- [PROBLEMS]
(1) Using the excerpted passage on Durkheim's collective psychology, explain why the Durkheim–Jung debate ends in a stalemate. Answer in one to three sentences.
(2) Translate this sentence from the passage on Durkheim's collective psychology into French: "He thus located the ultimate cause of individual consciousness, neither in a material world nor in a spiritual world, but in a social world."

begin EXCERPTED PASSAGE

Importantly, this conceptual formulation was motivated by Durkheim's disagreement with both materialists and spiritualists. On the one hand, he rejected ‘those [psycho-physiological] doctrines that reduce psychological life to being a mere efflorescence of physical life’, because ‘most psychological phenomena do not derive from organic causes’; on the other hand, he praised ‘spiritualist philosophers’ for being ‘very rightly aware that psychological life, in its highest manifestations, is much too free and complex to be the mere prolongation of physical life’, though he eventually rejected their claim that individual consciousness is ‘independent of any natural cause or that it should be placed outside the realm of nature’ (Durkheim, 1997: 286). He thus located the ultimate cause of individual consciousness, neither in a material world nor in a spiritual world, but in a social world. This is why he concluded that ‘collective psychology is sociology, quite simply’ (Durkheim, 1974: 34).
In hindsight, it is easy to see how Durkheim's reasoning was biased against both materialists and spiritualists. To begin with, a psycho-physiological counterargument-collective psychic life is part and parcel of human nature-could have been made by Carl Jung: In addition to our immediate consciousness, which is of a thoroughly personal nature and which we believe to be the only empirical psyche (even if we take on the personal unconscious as an appendix), there exists a second psychic system of a collective, universal, and impersonal nature which is identical in all individuals. This collective unconscious does not develop individually but is inherited (Jung, 1959: 43).
In other words, while Durkheim (1995: 421) concluded that ‘if religion gave birth to all that is essential in society, that is so because the idea of society is the soul of religion’, Jung (1964: 23) could counter-conclude that the very idea of society came from the collective unconscious, ‘the matrix of all metaphysical assertions, of all mythology, all philosophy (in so far as it is not merely critical) and all forms of life which are based upon psychological suppositions’. This Durkheim–Jung debate thus ends in a stalemate, for their competing explanations constitute a chicken-and-egg problem.
A way out of this stalemate for Durkheim is to incorporate a more sophisticated ‘spiritualist philosophy’ advanced by Ken Wilber, an advocate of integral theory that encompasses Durkheimian collective-psychology-cum-sociology and Jungian transpersonal psychology. Drawing on diverse spiritual traditions in both the West and the East, Wilber articulated a nondualist position: collective consciousness is none other than ‘Spirit’, simultaneously material, mental, and spiritual, which ‘knows itself objectively as nature; knows itself subjectively as mind; and knows itself absolutely as Spirit-the Source, the Summit, and the Eros of the entire sequence’ (2017a: 278; emphasis in original). In this nondualist formulation, collective consciousness is immanent, in the sense of manifesting in individual bodies and consciousnesses and societies, and transcendent, in the sense of having the spiritual dimension that exists beyond physical, mental, and social worlds.

end EXCERPTED PASSAGE
begin RECORDED DATA

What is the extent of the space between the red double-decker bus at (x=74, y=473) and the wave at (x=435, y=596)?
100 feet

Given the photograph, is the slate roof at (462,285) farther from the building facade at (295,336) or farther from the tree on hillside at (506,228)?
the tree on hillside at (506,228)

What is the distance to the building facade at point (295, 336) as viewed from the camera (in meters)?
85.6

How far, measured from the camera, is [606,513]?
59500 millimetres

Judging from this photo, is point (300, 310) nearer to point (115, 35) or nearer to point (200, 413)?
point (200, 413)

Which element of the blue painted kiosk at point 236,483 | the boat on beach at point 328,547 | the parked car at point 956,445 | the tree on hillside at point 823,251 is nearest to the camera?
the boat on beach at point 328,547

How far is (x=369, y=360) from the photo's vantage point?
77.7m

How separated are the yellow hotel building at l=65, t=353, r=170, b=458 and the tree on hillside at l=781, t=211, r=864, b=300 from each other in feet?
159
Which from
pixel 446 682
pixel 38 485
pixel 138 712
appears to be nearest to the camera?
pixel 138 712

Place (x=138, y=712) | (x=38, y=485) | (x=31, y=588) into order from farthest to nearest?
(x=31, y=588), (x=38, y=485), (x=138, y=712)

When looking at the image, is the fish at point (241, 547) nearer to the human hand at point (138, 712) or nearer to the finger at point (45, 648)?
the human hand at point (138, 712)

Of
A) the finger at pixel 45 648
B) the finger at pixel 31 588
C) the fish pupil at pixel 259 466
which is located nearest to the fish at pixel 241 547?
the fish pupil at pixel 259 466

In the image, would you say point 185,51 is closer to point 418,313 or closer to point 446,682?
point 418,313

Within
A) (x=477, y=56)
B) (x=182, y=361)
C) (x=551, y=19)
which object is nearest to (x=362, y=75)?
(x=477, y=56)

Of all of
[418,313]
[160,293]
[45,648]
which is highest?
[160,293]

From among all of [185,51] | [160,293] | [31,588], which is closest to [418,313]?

end RECORDED DATA

- [EXERCISE SOLUTIONS]
(1) The debate ends in a stalemate because the two competing explanations form a chicken-and-egg problem. Durkheim held that the idea of society is the soul of religion. Jung could counter that the very idea of society came from the collective unconscious.

(2) Il a ainsi situé la cause ultime de la conscience individuelle ni dans un monde matériel ni dans un monde spirituel, mais dans un monde social.